▸ **GIVEN RECORDS**
● ● ● ● ● ● ●
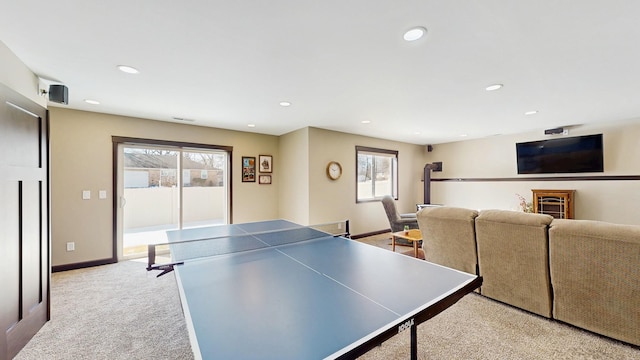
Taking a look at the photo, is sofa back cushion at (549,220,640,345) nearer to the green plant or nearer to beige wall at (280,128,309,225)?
beige wall at (280,128,309,225)

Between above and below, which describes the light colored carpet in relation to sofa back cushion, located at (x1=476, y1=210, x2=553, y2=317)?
below

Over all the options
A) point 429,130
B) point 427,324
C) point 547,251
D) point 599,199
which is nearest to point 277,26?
point 427,324

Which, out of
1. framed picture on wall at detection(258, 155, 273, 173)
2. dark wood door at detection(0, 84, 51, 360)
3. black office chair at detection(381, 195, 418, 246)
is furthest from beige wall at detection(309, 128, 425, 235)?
dark wood door at detection(0, 84, 51, 360)

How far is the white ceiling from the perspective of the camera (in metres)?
1.57

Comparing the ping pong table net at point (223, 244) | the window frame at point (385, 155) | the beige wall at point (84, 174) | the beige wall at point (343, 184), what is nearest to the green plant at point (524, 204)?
the beige wall at point (343, 184)

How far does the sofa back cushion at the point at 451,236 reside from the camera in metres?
2.67

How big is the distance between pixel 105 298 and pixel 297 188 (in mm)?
3196

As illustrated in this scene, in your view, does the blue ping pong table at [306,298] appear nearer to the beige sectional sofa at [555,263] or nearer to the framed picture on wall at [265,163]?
the beige sectional sofa at [555,263]

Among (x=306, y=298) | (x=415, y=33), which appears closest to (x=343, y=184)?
(x=415, y=33)

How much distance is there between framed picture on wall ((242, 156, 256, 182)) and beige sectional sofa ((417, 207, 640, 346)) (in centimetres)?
368

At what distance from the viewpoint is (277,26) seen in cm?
172

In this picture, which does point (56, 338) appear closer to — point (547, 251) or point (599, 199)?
point (547, 251)

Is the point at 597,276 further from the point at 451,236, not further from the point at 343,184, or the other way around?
the point at 343,184

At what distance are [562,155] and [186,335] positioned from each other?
687cm
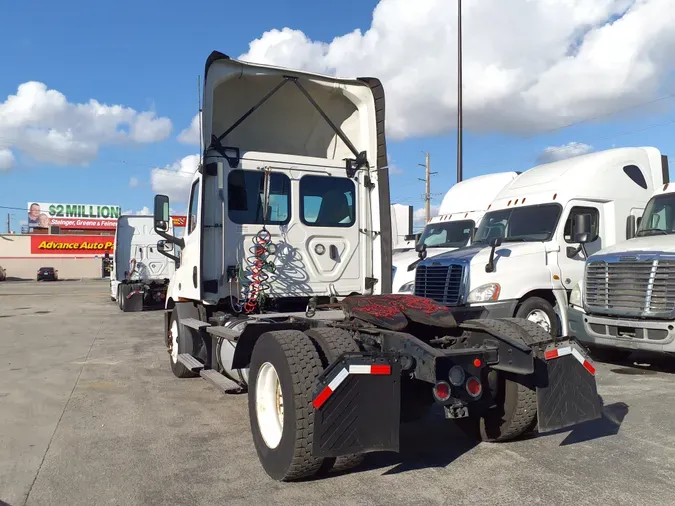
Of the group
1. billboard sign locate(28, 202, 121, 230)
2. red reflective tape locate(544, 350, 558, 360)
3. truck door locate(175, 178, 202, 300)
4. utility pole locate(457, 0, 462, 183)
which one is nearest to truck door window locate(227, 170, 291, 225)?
truck door locate(175, 178, 202, 300)

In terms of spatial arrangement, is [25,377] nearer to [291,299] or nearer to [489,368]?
[291,299]

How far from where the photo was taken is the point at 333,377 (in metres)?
3.77

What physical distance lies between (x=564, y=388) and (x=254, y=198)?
12.7 feet

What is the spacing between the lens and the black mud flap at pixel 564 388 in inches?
170

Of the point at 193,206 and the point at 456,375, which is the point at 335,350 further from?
the point at 193,206

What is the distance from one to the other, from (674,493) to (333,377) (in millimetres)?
2410

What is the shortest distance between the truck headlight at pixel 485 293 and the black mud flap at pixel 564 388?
403 centimetres

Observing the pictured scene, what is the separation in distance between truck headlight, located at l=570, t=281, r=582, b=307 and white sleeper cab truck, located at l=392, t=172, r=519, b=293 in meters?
3.10

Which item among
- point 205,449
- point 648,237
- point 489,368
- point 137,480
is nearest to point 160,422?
point 205,449

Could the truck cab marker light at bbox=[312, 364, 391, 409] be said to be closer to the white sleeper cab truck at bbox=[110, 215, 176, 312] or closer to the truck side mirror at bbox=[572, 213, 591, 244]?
the truck side mirror at bbox=[572, 213, 591, 244]

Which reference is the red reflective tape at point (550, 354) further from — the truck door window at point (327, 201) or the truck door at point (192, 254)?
the truck door at point (192, 254)

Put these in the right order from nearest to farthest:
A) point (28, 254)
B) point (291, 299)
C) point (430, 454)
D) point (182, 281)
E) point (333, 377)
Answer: point (333, 377) → point (430, 454) → point (291, 299) → point (182, 281) → point (28, 254)

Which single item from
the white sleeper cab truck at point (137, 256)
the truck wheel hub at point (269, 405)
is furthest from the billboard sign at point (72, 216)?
the truck wheel hub at point (269, 405)

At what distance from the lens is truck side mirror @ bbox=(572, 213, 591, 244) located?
29.6 feet
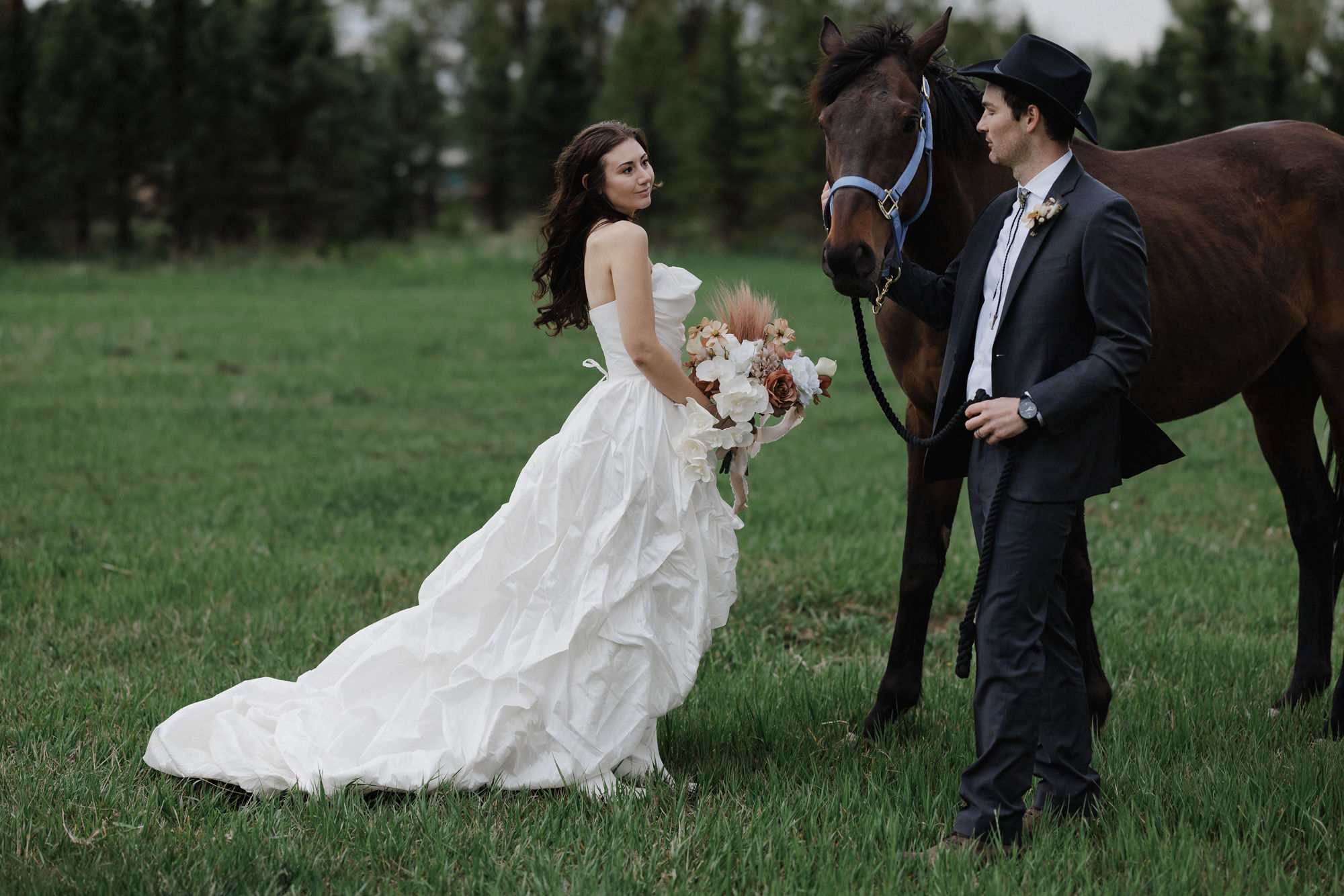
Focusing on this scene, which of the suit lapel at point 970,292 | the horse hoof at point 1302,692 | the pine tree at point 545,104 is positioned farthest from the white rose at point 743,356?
the pine tree at point 545,104

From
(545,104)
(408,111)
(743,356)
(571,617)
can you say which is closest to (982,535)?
(743,356)

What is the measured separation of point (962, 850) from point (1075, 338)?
1481mm

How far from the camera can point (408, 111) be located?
37.3 m

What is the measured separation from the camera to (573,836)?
3.43 m

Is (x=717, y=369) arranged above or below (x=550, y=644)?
above

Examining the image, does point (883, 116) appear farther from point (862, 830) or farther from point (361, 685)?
point (361, 685)

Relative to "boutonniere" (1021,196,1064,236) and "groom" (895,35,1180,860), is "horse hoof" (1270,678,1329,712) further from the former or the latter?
A: "boutonniere" (1021,196,1064,236)

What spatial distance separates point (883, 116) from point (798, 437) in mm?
7651

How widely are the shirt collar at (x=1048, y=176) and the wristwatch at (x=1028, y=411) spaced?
23.6 inches

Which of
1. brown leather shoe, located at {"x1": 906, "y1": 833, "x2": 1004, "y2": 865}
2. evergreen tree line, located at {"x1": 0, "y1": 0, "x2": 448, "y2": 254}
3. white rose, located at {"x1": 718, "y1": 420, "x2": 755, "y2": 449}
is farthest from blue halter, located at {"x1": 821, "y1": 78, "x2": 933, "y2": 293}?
evergreen tree line, located at {"x1": 0, "y1": 0, "x2": 448, "y2": 254}

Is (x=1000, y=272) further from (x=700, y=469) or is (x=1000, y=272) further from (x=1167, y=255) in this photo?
(x=1167, y=255)

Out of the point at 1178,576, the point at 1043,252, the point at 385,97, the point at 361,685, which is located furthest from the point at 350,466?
the point at 385,97

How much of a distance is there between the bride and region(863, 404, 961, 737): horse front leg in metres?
0.86

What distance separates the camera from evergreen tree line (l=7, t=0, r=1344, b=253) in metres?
26.0
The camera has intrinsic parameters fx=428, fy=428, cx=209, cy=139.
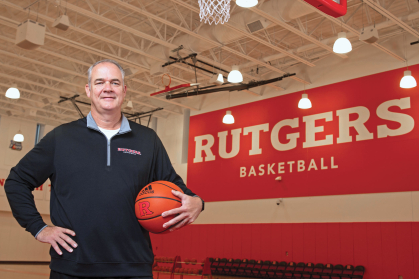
● ● ● ● ● ● ●
Please repeat the records word for word, from the line containing "Which single item from" through the line containing "23.6 inches", with both of those lines included. Leave out the pictures.

▸ **OUTPUT**
Which single item from
the white sleeper cab truck at point (137, 256)
the truck wheel hub at point (269, 405)
is furthest from the billboard sign at point (72, 216)?
the truck wheel hub at point (269, 405)

At what distance from the lens is truck side mirror @ bbox=(572, 213, 591, 244) located?
29.6 feet
Focusing on this scene, which of the suit lapel at point 970,292 | the horse hoof at point 1302,692 | the pine tree at point 545,104 is positioned farthest from the white rose at point 743,356?
the pine tree at point 545,104

From
(545,104)
(408,111)
(743,356)
(571,617)
can you say which is closest to (982,535)?
(743,356)

What is the measured separation of point (962, 850) from point (1075, 338)?
1481mm

How far from the camera can point (408, 111) be located?
37.3 m

What is the measured separation from the camera to (573,836)?
3.43 m

Is (x=717, y=369) arranged above or below (x=550, y=644)?
above

Examining the image, does point (883, 116) appear farther from point (862, 830) or farther from point (361, 685)?
point (361, 685)

Relative to "boutonniere" (1021,196,1064,236) and "groom" (895,35,1180,860), is "horse hoof" (1270,678,1329,712) further from the former or the latter?
A: "boutonniere" (1021,196,1064,236)

What spatial distance separates point (883, 116) from point (798, 437) in mm?
7651

How widely are the shirt collar at (x=1048, y=176) and the wristwatch at (x=1028, y=411) spaced?
23.6 inches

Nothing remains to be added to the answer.